Genellikle her grubun içerisinde daima bahane peşinde olan ve her türlü olumlu işin yapılmasını önlemeye çalışan bir avuç insan vardır. Abdülmuttalib'in rakipleri de, bu iftiharın ona nasip olmaması için Abdülmuttalib'e itiraz ederek  "Ey Kureyş'in büyüğü dediler, bu kuyu Ceddi'miz Hz. İsmail ( a.s. )'in hatırasıdır.

Bizim hepimiz de onun evlatlarıyız. Bu yüzden hepimiz bu işe katılmalıyız. "Abdulmuttalib bazı nedenlerden dolayı önerilerini kabul etmedi. Çünkü Abdulmuttalib, tek başına kuyuyu açarsa suyu bedava olarak umumnun yararlanmasına bırakacak ve Allah'ın evine ziyarete gelenlerin sularını temin edilmesini sağlacaktı. Bu da, hiç bir kimse karışmadan tek başına bu işi yaptığı takdirde mümkün ancak."

Sonunda anlaşmayınca, kahin denilen Arab bilginlerinden birinin yanına gidip :" O ne derse kabul edeceğiz" diye kararlaştırdılar. Abdulmuttalib ve Rahipleri,Hicaz ve Şam arasında ki sussuz ve bitkisız çöllere koyuldular.

Yolun yarısında oldukça susadılar. Artık hayatlarının son dakikalarını geçirmekteydiler. Bu yüzden ölümlerini ve nasıl gömüleceklerini düşünüyorlardı. Abdulmuttalib : "Herkes kendisi için bir kabir kazsın. Öldüğü zaman kalanlar onu gömsün.

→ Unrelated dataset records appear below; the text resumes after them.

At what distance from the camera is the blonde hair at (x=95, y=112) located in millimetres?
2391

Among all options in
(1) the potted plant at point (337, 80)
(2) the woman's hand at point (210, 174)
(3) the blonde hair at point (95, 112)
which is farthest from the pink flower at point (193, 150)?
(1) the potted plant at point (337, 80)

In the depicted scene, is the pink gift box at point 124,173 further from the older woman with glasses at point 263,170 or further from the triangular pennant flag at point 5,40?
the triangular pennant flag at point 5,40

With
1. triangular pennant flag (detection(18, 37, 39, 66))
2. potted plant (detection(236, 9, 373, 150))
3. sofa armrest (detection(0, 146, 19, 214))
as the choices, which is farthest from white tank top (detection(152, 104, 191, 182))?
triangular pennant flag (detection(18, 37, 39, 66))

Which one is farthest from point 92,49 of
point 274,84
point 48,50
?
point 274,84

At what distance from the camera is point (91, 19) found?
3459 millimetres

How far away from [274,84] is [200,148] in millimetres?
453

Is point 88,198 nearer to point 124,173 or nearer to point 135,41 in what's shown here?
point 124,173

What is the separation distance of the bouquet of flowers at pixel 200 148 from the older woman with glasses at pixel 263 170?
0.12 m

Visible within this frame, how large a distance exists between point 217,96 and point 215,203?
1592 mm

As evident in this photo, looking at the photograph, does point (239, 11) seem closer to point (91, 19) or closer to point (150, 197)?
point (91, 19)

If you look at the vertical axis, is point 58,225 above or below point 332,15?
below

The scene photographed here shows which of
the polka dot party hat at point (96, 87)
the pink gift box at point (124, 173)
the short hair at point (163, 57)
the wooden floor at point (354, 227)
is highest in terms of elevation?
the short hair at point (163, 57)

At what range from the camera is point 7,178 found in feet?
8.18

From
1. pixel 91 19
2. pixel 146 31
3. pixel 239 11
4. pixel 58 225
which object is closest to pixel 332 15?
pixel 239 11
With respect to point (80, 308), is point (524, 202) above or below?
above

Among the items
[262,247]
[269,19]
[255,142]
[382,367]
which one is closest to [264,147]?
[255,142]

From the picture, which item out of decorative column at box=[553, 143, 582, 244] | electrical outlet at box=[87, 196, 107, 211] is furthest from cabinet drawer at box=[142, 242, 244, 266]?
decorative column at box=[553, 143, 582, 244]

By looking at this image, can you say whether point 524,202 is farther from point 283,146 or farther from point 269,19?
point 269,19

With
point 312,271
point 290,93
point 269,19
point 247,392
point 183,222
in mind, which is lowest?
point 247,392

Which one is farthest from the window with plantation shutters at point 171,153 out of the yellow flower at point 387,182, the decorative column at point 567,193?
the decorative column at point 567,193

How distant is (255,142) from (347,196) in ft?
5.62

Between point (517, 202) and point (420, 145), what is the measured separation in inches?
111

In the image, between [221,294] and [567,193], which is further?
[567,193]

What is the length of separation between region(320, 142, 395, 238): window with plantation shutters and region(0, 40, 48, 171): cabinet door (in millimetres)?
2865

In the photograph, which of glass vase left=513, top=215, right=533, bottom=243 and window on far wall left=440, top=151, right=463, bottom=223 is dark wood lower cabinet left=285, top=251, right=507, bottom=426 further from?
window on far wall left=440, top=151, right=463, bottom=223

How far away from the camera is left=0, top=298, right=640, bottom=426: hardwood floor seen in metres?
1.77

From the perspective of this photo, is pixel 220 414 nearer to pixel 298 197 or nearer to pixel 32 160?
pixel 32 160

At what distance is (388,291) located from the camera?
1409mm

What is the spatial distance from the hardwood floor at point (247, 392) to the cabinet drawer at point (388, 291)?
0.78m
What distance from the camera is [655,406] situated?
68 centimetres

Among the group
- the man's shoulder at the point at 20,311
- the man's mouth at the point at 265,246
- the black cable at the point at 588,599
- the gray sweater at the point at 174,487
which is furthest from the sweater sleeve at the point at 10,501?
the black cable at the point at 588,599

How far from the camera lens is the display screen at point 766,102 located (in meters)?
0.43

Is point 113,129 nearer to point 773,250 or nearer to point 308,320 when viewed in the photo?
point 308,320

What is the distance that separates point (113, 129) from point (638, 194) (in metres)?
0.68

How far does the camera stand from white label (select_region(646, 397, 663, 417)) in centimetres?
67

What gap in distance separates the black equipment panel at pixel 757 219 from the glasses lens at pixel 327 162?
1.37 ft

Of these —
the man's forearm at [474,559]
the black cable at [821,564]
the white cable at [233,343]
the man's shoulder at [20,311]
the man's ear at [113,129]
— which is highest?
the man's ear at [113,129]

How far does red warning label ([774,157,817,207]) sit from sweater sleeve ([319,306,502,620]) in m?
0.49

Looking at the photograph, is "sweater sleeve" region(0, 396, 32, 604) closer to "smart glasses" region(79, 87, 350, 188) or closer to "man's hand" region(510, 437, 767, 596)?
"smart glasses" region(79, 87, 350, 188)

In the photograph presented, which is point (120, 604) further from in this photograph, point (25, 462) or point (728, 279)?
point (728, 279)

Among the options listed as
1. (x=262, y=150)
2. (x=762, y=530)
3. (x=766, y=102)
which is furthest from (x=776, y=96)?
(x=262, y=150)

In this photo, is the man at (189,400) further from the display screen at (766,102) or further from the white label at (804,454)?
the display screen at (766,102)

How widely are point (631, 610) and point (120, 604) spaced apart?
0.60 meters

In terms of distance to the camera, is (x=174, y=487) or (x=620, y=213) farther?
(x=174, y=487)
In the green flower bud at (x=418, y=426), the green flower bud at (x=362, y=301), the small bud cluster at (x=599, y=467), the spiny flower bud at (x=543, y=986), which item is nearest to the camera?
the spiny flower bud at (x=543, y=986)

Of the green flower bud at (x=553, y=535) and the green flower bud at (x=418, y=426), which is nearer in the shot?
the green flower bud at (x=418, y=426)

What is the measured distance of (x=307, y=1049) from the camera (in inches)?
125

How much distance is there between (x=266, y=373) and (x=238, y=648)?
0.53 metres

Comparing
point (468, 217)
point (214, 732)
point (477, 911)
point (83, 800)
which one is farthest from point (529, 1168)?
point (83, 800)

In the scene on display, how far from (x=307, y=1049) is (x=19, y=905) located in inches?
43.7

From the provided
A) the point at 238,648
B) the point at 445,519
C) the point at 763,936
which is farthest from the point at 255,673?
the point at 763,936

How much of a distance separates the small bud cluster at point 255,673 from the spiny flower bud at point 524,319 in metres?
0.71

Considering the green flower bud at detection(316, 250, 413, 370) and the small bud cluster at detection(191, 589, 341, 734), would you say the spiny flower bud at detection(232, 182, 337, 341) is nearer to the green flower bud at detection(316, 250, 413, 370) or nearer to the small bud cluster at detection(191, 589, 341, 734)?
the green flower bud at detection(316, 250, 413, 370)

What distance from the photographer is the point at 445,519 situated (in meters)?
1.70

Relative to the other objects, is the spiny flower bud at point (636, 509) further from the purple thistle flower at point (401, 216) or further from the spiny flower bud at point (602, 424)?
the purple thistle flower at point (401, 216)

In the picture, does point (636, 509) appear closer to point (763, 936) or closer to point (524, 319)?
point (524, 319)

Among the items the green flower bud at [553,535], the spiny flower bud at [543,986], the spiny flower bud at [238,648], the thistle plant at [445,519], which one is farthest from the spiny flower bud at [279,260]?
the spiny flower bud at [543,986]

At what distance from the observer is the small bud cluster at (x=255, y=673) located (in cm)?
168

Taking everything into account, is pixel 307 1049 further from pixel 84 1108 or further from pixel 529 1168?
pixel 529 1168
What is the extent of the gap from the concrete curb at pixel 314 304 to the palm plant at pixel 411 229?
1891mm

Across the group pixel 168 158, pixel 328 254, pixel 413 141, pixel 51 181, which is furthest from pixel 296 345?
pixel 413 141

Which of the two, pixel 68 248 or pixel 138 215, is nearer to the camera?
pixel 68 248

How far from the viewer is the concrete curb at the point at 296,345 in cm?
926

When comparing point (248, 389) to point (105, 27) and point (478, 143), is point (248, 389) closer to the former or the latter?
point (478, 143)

Eğer susuzluk devam eder ve hepimiz ölürsek, en sonda öleninimizden başka hepimizi toprağın altına gömülmüş olur, yırtıcılar hayvanlara ve kuşlara yem olmayız "diyerek görüşünü açıkladı.

Abdulmuttalib'in görüşünü beğendiler. Herkes kendisi için bir kabir kazdı ve sararmış yüzleriyle ölümü beklemeye koyuldular. Fakat birden Abdulmuttalib seslendi : "Ey millet ! Böyle ölmek zilletle ölmektir. En iyisi, hepimiz bir arada çöle su arayalım. Belki Allah'ın lütfü halimize şamil olur."

Hepsi bineklerine binerek yola düştüler.

Çok sürmeden tatlı bir su buldular ve böylece ölümden kurtuldular. Ondan sonra geldikleri yoldan Mekke'ye dönüp Zemzem kuyusunu açmakta Abulmuttalib'in görüşünü kabul etiler ve onu bu hususta hür bıraktılar. ( Kaynak : Tarih-i Yakub-i c. 1, Sayfa 206 ve Sire-i İbn-i Hişam, c. 1 s. 45. )

Abdulmuttalib biricik oğlu Haris ile birlikte kuyu açmaya başladı. Epey kazdıktan sonra iki altın geyik ve bir kaç tane kılıçla karşılaştılar. Kureyş, tekrar yeni bir velvele çıkardı. Kendilerini bu hazineye ortak bildiler. Aralarında kur'a çekilmesini kabul ettiler. Çekim sonucu, iki altın geyik Kabe'ye, kılıçlar da Abdulmuttalib'e yetişti. Kureyş hiçbir şey alamadı. Fakat Abdulmuttalib çok cömertti. O kılıçlardan Kabe'ye bir kapı yapıp, geyikleri de o kapıya nasbeti...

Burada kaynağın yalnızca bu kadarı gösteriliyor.